#### WORK TO COMPLETE:
Copy out all the entries word for word.

━━━ ITEMS

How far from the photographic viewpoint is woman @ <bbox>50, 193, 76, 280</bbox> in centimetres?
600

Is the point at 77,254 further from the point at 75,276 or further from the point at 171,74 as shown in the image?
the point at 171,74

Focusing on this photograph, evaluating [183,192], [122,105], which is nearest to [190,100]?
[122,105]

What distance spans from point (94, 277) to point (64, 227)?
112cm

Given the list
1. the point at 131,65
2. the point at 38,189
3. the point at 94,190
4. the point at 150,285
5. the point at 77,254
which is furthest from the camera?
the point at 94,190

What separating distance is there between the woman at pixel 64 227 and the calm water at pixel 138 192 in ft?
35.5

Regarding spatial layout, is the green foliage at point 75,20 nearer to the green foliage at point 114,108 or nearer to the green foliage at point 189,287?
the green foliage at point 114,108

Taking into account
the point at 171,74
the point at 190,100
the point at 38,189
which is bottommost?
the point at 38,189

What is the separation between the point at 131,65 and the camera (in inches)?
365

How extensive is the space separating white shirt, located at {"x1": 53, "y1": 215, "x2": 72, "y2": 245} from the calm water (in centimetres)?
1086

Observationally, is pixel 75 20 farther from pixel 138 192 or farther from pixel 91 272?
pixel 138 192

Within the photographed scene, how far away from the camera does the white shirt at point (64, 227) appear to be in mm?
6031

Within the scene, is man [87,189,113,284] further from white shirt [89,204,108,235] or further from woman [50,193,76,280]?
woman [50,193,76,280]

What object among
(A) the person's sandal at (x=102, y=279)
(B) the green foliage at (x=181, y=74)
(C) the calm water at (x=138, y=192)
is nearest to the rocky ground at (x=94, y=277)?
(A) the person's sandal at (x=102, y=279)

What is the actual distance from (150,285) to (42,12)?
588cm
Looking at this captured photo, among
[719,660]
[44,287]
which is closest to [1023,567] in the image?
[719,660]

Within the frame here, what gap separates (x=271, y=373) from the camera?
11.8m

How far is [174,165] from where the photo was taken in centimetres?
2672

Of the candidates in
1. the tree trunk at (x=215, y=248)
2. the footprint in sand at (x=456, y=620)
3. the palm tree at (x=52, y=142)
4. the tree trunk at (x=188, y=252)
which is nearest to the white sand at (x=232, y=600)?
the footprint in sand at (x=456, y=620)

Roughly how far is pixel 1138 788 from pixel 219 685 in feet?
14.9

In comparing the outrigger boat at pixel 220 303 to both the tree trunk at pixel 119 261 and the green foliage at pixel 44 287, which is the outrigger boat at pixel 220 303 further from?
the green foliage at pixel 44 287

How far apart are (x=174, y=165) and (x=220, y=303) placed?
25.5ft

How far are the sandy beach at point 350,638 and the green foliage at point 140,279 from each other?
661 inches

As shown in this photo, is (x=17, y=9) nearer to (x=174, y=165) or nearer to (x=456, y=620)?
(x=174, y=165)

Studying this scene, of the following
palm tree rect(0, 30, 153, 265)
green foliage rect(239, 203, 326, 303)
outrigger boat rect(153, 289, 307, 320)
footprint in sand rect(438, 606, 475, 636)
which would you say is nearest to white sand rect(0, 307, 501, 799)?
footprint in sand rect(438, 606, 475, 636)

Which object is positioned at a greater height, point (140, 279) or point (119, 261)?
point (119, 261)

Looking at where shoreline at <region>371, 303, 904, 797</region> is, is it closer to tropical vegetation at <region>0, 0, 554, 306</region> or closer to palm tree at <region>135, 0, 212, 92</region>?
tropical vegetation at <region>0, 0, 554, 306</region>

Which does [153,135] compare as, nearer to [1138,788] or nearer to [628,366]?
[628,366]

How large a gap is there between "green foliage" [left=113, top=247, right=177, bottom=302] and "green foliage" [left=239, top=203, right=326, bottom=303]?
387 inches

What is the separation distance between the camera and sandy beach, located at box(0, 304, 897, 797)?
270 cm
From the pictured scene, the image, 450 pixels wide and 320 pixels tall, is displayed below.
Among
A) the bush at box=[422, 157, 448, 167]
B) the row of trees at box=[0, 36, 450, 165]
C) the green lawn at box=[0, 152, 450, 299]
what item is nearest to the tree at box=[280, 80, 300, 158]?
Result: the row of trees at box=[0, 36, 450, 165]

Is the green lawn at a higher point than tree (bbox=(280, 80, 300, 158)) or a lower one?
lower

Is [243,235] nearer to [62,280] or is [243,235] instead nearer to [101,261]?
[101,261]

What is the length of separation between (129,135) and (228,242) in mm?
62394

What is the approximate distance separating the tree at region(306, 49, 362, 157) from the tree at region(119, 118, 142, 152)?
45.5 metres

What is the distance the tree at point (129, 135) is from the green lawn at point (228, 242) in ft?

━━━━━━

#### RESPONSE:
How far from the photographic viewpoint is woman @ <bbox>50, 193, 76, 280</bbox> in centimetres?
600

Is the point at 77,254 further from the point at 75,276 or further from the point at 171,74 as shown in the image?
the point at 171,74

Focusing on this photograph, evaluating [183,192], [122,105], which is nearest to [190,100]?
[122,105]

What distance spans from point (94, 277) to point (64, 227)?
112cm

Given the list
1. the point at 131,65
2. the point at 38,189
3. the point at 94,190
4. the point at 150,285
5. the point at 77,254
which is furthest from the camera?
the point at 94,190

What separating distance is there between the woman at pixel 64 227 and the calm water at pixel 138 192 in ft?
35.5

Regarding spatial layout, is the green foliage at point 75,20 nearer to the green foliage at point 114,108 or nearer to the green foliage at point 189,287?
the green foliage at point 114,108

Taking into account
the point at 171,74
the point at 190,100
the point at 38,189
which is bottommost?
the point at 38,189

What is the separation between the point at 131,65 and the camera (in inches)?
365

How extensive is the space separating white shirt, located at {"x1": 53, "y1": 215, "x2": 72, "y2": 245} from the calm water (in centimetres)?
1086

Observationally, is pixel 75 20 farther from pixel 138 192 or farther from pixel 91 272?
pixel 138 192

Within the photographed scene, how far away from the camera does the white shirt at point (64, 227) appear to be in mm?
6031

Within the scene, is man [87,189,113,284] further from white shirt [89,204,108,235] or further from woman [50,193,76,280]?
woman [50,193,76,280]

What object among
(A) the person's sandal at (x=102, y=279)
(B) the green foliage at (x=181, y=74)
(C) the calm water at (x=138, y=192)
is nearest to the rocky ground at (x=94, y=277)?
(A) the person's sandal at (x=102, y=279)

What is the actual distance from (150,285) to (42,12)?
588cm
Looking at this captured photo, among
[719,660]
[44,287]
which is closest to [1023,567] in the image?
[719,660]

Within the frame here, what gap separates (x=271, y=373) from the camera?
11.8m

How far is [174,165] from where the photo was taken in centimetres?
2672

Of the candidates in
1. the tree trunk at (x=215, y=248)
2. the footprint in sand at (x=456, y=620)
3. the palm tree at (x=52, y=142)
4. the tree trunk at (x=188, y=252)
which is nearest to the white sand at (x=232, y=600)?
the footprint in sand at (x=456, y=620)

Roughly how far is pixel 1138 788 from pixel 219 685 in feet?
14.9

In comparing the outrigger boat at pixel 220 303 to both the tree trunk at pixel 119 261 and the green foliage at pixel 44 287, which is the outrigger boat at pixel 220 303 further from?
the green foliage at pixel 44 287

How far apart are (x=174, y=165) and (x=220, y=303) placed?
25.5ft

How far are the sandy beach at point 350,638 and the green foliage at point 140,279 from each other?
661 inches

As shown in this photo, is (x=17, y=9) nearer to (x=174, y=165) or nearer to (x=456, y=620)?
(x=174, y=165)

Studying this scene, of the following
palm tree rect(0, 30, 153, 265)
green foliage rect(239, 203, 326, 303)
outrigger boat rect(153, 289, 307, 320)
footprint in sand rect(438, 606, 475, 636)
which would you say is nearest to white sand rect(0, 307, 501, 799)?
footprint in sand rect(438, 606, 475, 636)

Which object is positioned at a greater height, point (140, 279) or point (119, 261)?
point (119, 261)

Looking at where shoreline at <region>371, 303, 904, 797</region> is, is it closer to tropical vegetation at <region>0, 0, 554, 306</region> or closer to palm tree at <region>135, 0, 212, 92</region>?
tropical vegetation at <region>0, 0, 554, 306</region>

Which does [153,135] compare as, nearer to [1138,788] or nearer to [628,366]?
[628,366]

How large a gap is there between "green foliage" [left=113, top=247, right=177, bottom=302] and "green foliage" [left=239, top=203, right=326, bottom=303]?
387 inches

What is the separation distance between the camera and sandy beach, located at box(0, 304, 897, 797)?
270 cm
From the pictured scene, the image, 450 pixels wide and 320 pixels tall, is displayed below.
Among
A) the bush at box=[422, 157, 448, 167]
B) the row of trees at box=[0, 36, 450, 165]
C) the green lawn at box=[0, 152, 450, 299]
what item is nearest to the tree at box=[280, 80, 300, 158]?
Result: the row of trees at box=[0, 36, 450, 165]

Is the green lawn at a higher point than tree (bbox=(280, 80, 300, 158)) or a lower one?
lower

Is [243,235] nearer to [62,280] or is [243,235] instead nearer to [101,261]?
[101,261]

What is the length of separation between (129,135) and (228,242) in mm?
62394

What is the approximate distance separating the tree at region(306, 49, 362, 157) from the tree at region(119, 118, 142, 152)?
45.5 metres

What is the distance the tree at point (129, 135) is from the green lawn at point (228, 242) in ft?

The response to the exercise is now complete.